Background and aims: Chronic kidney disease (CKD) affects more than 38 million people in the United States, predominantly those over 65 years of age. While CKD etiology is complex, recent research suggests associations with certain environmental exposures. Additional studies are needed to understand the strength of associations. We examine estimated glomerular filtration rate (eGFR) using a random sample of North Carolina electronic healthcare records (EHRs) and potential relationships with PM₂.₅ and O₃. Methods: Patient data came from a random sample of 7,065 EHRs within the EPA CARES resource, with recorded serum creatinine concentrations.
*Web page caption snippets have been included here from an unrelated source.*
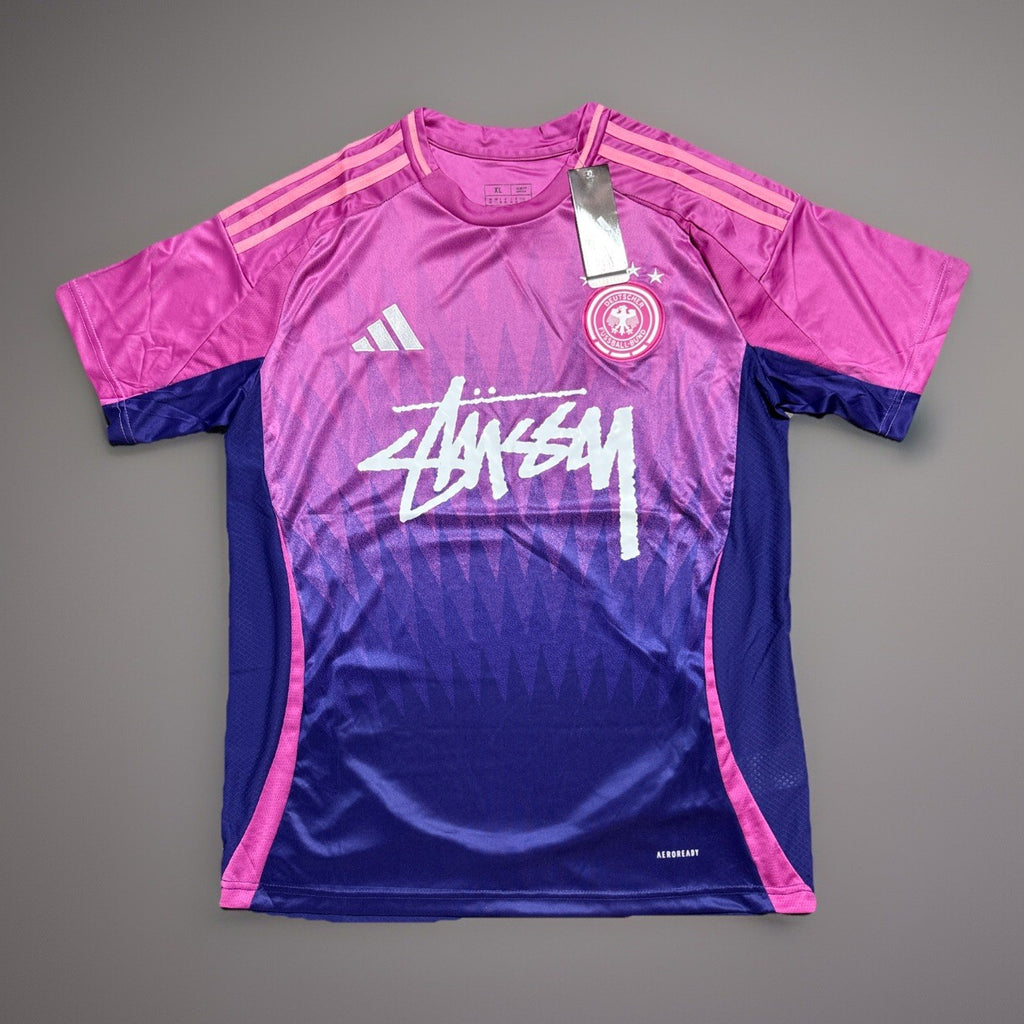 ALEMANIA X STUSSY JERSEY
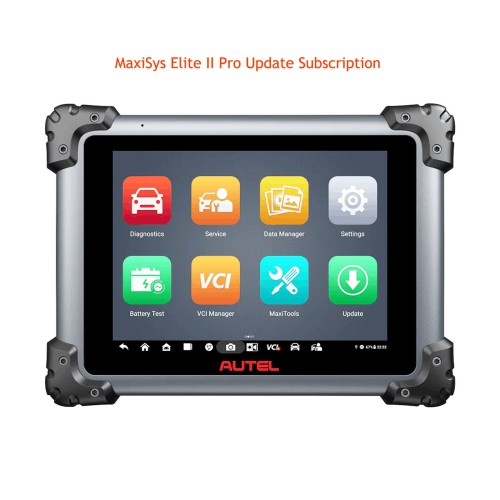 Autel MaxiSys Elite II Pro One Year Update Subscription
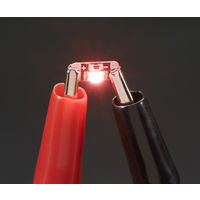 Industries Adafruit LED Sequins Rose Pink 1792 1個 63-3077-70（直送品）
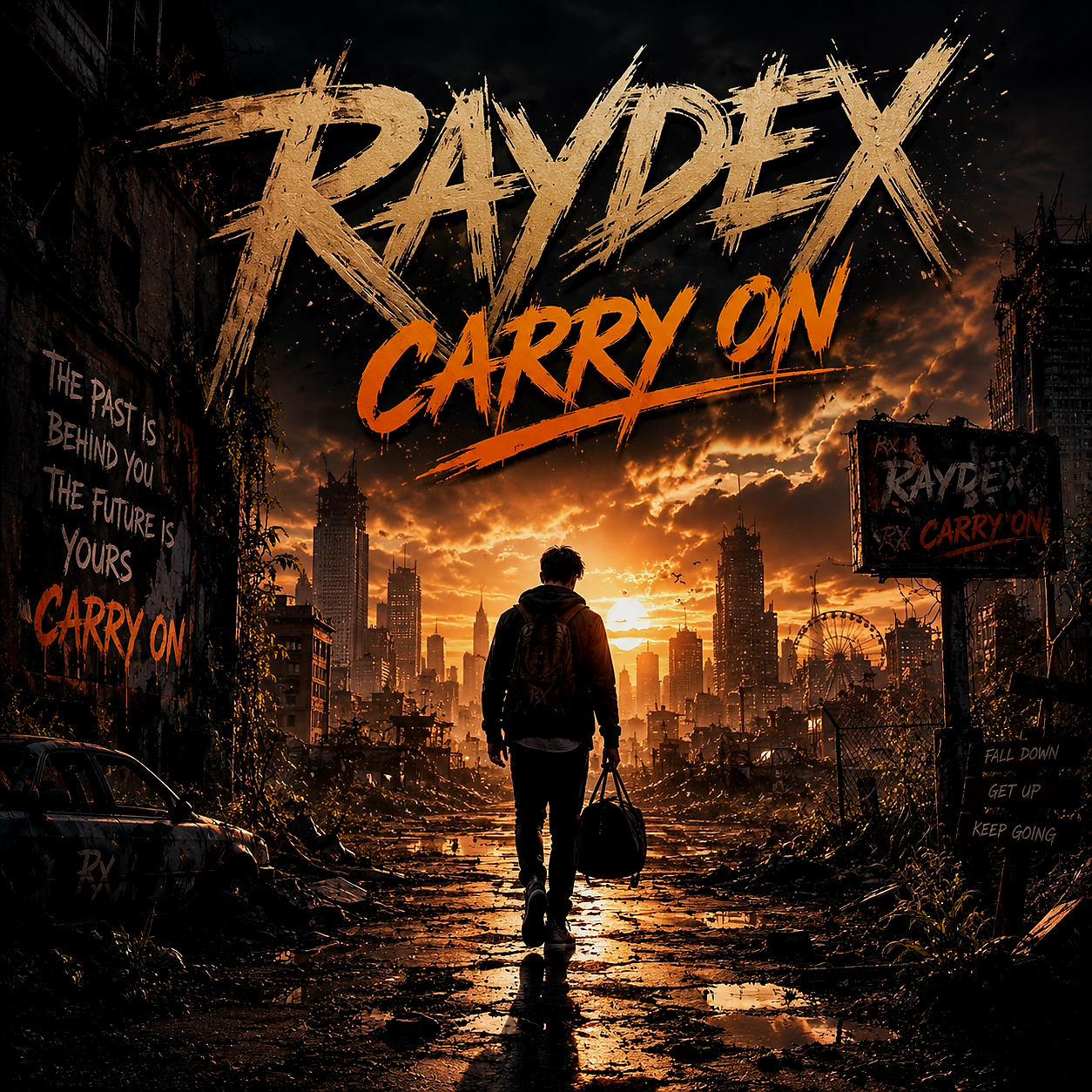 Carry on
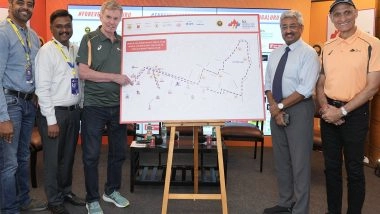 Sports News | Over 36,000 Participants Gear Up for 18th Edition of World 10K Bengaluru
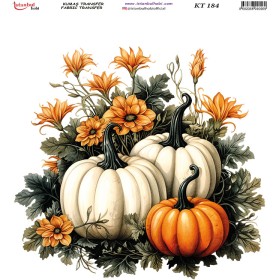 KT184 Kumaş Transfer Kağıdı (20x20)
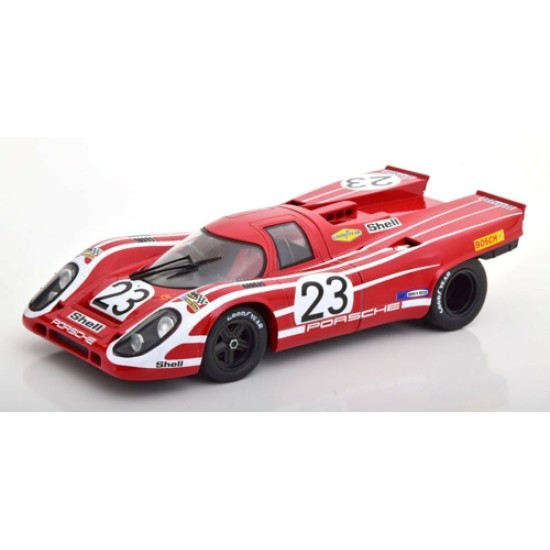 KKDC181261 - 1/18 PORSCHE 917K WINNER 24H LE MANS 1970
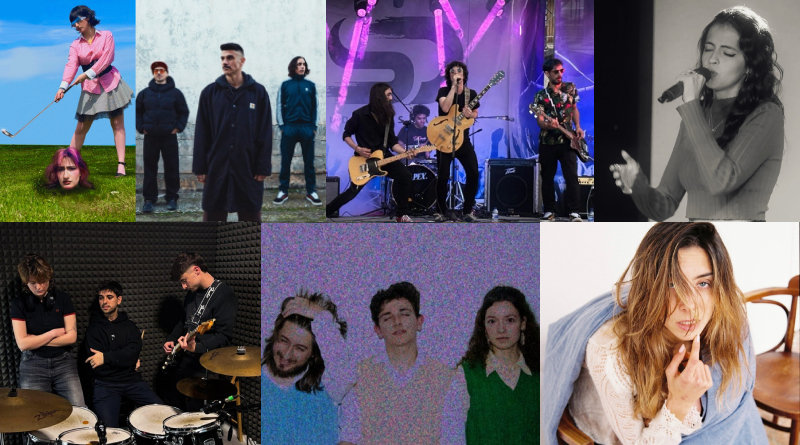 la playlist emergente de la semana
Patients were seen at a University of North Carolina Healthcare System affiliated hospital or clinic from 2004-2017. We estimated eGFR using CKD-EPI equations. PM₂.₅ data comes from a hybrid model using 1x1 km grids and O₃ data from CMAQ 12x12 km grids. Exposures were annual average PM₂.₅ and O₃ based on the creatinine lab test date. We used multiple linear regression to estimate eGFR per IQR increase of PM₂.₅ & O₃. We adjusted for patient sex, race, age, comorbidities, and 2010 census block group measures of sociodemographic and economic factors. Results: Patients averaged 55.3 (SD: 16.2) years of age, with 58.3% female. There were 1,001 patients (14.2%) diagnosed with CKD, identified by ICD-9 & 10 codes. Mean concentrations for the study period of PM₂.₅ and O₃ were 9.92 (IQR: 1.61) µg/m³ and 40.20 (IQR: 2.53) ppb respectively. eGFR decreased 8.45 mL/min/1.73m² (95% CI: 7.92, 8.98) per IQR increase of PM₂.₅ and a more modest decrease of 0.66 mL/min/1.73m² (95% CI: -.08, 1.40) per IQR of O₃. Conclusions: Annual average PM₂.₅, and to a lesser extent O₃, were associated with lower (poorer) eGFR. Future work will examine the relationship between air pollution and onset of CKD and impaired renal function. This abstract does not reflect EPA policy.